---- Passage to read
Higher levels of DHT in hair follicles can lead to a shorter cycle of hair growth. It can also result in the growth of shorter and thinner hair and extend how long hair stays in the resting phase.

The shorter cycle occurs due to the repeated activation of the androgen receptor on the hair follicle, which leads to miniaturization. Testosterone can bind and active the androgen receptor on hair follicles. However, DHT can bind and activate the receptor with five times greater affinity, which is why high DHT levels can lead to hair loss.

Read on to learn more about male pattern hair loss and female pattern hair loss.

If a person has excessively high levels of DHT resulting in hair loss, medications are available to manage DHT-related hair loss. Typically, these medications work by blocking DHT from binding to androgen receptors or inhibiting the body’s production of DHT.

Some examples include:


Finasteride is a 5-alpha-reductase inhibitor. Doctors may prescribe this medicine to treat male pattern hair loss or benign prostatic hyperplasia (BPH). Finasteride acts as a DHT blocker. It works by blocking 5-alpha-reductase, decreasing the amount of circulating DHT, which can help prevent hair loss.


Topical minoxidil is a treatment for hair loss. It is typically available as a solution or foam that a person can massage directly into areas of hair loss on their scalp. It is suitable for both male and female use.

It is a vasodilator, meaning it helps to widen blood vessels to allow blood to pass through more easily. This additional blood flow may help to shorten the resting phase of hair follicles and stimulate hair growth.
--------
◆ **Prompt A**: According to the passage on DHT and hair loss, how much greater is the affinity with which DHT binds and activates the androgen receptor compared with testosterone?
◆ **Prompt B**: Reproduce the portion of the passage on DHT and hair loss starting with "If a person" and going on through "prevent hair loss.".
---- Dataset extract
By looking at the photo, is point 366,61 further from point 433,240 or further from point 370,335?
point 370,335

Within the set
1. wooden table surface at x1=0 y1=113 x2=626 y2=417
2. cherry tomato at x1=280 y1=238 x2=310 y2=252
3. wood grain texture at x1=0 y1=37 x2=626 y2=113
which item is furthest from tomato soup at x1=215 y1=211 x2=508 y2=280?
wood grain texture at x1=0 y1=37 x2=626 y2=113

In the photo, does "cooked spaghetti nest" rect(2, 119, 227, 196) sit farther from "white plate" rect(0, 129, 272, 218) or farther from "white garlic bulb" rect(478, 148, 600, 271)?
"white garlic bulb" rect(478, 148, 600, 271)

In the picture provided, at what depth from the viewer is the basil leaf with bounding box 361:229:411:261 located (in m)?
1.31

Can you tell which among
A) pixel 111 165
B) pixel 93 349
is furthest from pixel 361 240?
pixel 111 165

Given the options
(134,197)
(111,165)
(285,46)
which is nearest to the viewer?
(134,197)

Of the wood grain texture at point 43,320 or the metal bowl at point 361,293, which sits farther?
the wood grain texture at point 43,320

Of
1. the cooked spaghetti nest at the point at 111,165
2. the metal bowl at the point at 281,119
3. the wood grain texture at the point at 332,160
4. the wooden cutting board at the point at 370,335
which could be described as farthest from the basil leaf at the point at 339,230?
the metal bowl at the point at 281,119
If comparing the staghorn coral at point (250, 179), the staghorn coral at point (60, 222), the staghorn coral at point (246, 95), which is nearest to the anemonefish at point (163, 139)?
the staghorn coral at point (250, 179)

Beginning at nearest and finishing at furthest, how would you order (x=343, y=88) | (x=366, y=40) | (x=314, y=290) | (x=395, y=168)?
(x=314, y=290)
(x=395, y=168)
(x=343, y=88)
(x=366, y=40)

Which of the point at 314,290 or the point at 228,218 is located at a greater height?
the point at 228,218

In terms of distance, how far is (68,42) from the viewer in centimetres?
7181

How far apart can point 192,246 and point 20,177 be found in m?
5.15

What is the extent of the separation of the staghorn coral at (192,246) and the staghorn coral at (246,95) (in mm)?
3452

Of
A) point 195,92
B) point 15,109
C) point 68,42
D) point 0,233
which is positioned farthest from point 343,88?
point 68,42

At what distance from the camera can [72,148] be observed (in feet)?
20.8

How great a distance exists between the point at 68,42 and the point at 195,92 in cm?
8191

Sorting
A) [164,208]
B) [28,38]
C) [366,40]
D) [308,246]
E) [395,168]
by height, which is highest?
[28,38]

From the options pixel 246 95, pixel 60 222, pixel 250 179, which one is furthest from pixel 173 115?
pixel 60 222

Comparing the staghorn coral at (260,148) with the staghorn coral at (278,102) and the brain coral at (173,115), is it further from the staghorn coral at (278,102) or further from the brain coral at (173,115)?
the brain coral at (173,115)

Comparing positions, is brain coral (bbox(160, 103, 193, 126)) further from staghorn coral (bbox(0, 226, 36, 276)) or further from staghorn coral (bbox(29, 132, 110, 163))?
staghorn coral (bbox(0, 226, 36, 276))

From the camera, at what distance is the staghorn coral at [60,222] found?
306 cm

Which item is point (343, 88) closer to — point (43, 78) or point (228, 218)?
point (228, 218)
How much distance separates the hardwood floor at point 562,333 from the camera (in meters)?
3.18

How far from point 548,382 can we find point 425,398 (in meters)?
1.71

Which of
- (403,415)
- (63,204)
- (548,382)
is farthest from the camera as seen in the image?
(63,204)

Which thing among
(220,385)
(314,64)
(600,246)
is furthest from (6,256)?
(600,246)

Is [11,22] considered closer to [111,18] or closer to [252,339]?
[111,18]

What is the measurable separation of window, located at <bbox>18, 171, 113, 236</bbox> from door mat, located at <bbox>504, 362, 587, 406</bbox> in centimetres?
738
--------
---- Dataset extract
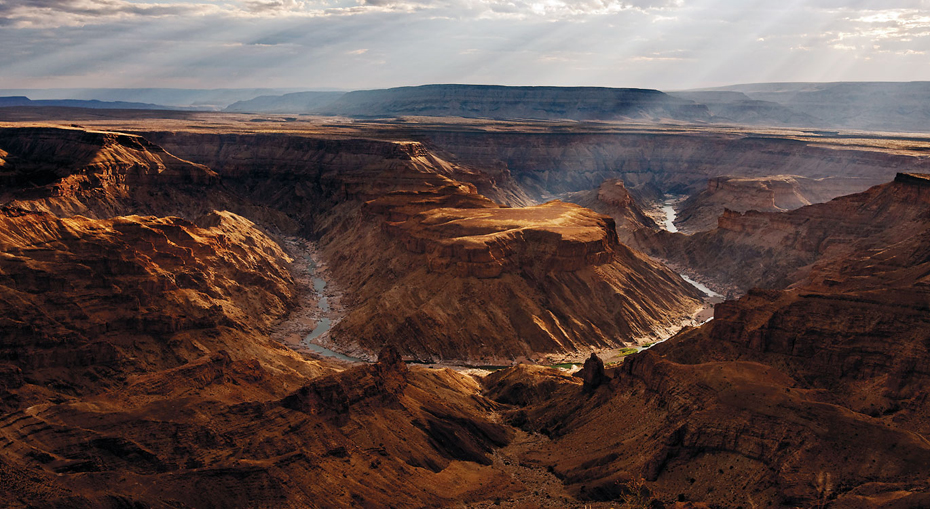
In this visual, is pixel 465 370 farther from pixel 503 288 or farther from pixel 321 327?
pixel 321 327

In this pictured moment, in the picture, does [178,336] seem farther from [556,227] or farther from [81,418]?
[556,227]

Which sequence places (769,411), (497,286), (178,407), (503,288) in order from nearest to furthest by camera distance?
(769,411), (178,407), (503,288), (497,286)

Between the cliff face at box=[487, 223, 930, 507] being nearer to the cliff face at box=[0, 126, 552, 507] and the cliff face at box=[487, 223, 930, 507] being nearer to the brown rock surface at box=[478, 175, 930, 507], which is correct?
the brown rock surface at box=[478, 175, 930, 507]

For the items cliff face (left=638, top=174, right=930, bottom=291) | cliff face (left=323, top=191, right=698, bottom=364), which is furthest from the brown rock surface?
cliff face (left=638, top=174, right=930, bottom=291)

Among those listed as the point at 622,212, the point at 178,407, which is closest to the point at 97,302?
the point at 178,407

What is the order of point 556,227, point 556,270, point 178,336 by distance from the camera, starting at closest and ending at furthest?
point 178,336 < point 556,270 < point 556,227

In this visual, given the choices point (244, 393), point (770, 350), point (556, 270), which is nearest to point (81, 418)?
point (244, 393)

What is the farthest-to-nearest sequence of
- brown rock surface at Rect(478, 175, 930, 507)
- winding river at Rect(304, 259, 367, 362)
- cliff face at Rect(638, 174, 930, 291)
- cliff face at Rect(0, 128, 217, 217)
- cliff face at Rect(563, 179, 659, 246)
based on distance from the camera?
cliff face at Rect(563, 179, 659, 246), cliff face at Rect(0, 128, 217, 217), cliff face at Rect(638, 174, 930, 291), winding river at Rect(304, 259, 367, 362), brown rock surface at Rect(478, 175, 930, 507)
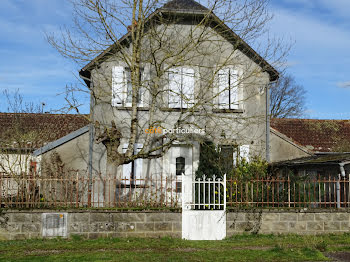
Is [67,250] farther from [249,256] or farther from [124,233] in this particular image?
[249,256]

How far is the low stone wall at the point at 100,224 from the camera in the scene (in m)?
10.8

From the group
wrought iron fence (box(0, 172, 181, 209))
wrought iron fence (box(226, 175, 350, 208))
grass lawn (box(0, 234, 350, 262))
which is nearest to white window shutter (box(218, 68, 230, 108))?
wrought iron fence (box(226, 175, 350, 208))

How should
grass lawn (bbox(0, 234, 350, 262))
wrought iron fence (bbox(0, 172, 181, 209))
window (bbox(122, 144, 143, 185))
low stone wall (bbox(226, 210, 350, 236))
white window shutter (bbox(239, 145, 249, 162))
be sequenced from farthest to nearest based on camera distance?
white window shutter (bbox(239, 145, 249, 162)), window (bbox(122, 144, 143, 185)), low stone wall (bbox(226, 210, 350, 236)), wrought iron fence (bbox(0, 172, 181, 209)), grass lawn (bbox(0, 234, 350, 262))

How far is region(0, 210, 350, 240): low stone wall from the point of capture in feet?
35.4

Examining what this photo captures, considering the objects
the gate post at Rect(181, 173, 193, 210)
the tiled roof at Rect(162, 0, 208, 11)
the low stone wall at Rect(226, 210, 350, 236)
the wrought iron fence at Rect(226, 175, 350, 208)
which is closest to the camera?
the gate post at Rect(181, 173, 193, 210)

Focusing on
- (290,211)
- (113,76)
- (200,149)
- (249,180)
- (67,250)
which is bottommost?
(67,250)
--------
---- Dataset extract
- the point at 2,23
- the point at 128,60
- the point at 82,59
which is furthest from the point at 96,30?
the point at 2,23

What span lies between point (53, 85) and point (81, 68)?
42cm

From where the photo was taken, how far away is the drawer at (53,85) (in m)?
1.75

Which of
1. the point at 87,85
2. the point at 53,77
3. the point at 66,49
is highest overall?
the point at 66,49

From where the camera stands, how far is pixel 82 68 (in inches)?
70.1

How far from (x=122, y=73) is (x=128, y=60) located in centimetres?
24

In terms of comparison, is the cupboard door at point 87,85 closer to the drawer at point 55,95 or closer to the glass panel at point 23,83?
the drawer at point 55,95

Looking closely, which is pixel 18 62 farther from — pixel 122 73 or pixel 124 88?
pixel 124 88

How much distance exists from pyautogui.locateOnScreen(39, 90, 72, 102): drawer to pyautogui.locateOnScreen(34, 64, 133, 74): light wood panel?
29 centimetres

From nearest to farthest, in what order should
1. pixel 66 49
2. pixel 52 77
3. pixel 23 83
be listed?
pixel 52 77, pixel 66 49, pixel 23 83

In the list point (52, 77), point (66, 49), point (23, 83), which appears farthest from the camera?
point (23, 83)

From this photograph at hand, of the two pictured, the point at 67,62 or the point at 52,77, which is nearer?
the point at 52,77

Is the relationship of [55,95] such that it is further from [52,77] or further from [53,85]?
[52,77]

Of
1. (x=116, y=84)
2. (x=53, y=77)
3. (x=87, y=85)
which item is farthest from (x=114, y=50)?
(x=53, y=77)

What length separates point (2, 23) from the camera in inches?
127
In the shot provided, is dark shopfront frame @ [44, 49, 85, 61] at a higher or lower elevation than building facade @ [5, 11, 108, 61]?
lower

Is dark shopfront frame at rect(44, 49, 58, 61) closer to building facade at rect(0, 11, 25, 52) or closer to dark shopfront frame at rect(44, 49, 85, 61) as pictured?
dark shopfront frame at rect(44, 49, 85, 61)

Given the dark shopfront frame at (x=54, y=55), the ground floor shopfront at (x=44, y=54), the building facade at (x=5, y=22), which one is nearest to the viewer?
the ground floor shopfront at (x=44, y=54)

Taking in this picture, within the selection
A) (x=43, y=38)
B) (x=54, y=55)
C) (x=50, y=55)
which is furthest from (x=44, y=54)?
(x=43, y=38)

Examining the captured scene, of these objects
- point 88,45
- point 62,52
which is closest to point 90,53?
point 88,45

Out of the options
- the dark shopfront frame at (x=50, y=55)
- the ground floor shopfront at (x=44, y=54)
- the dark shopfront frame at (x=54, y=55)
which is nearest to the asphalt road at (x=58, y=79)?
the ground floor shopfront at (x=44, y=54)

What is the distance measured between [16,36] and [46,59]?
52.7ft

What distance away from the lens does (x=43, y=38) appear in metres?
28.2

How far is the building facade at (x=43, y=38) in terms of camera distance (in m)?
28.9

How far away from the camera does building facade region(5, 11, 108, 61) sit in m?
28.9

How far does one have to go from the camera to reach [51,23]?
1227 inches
--------
◆ **Written response A**: Five times greater.

◆ **Written response B**:
If a person has excessively high levels of DHT resulting in hair loss, medications are available to manage DHT-related hair loss. Typically, these medications work by blocking DHT from binding to androgen receptors or inhibiting the body’s production of DHT.

Some examples include:


Finasteride is a 5-alpha-reductase inhibitor. Doctors may prescribe this medicine to treat male pattern hair loss or benign prostatic hyperplasia (BPH). Finasteride acts as a DHT blocker. It works by blocking 5-alpha-reductase, decreasing the amount of circulating DHT, which can help prevent hair loss.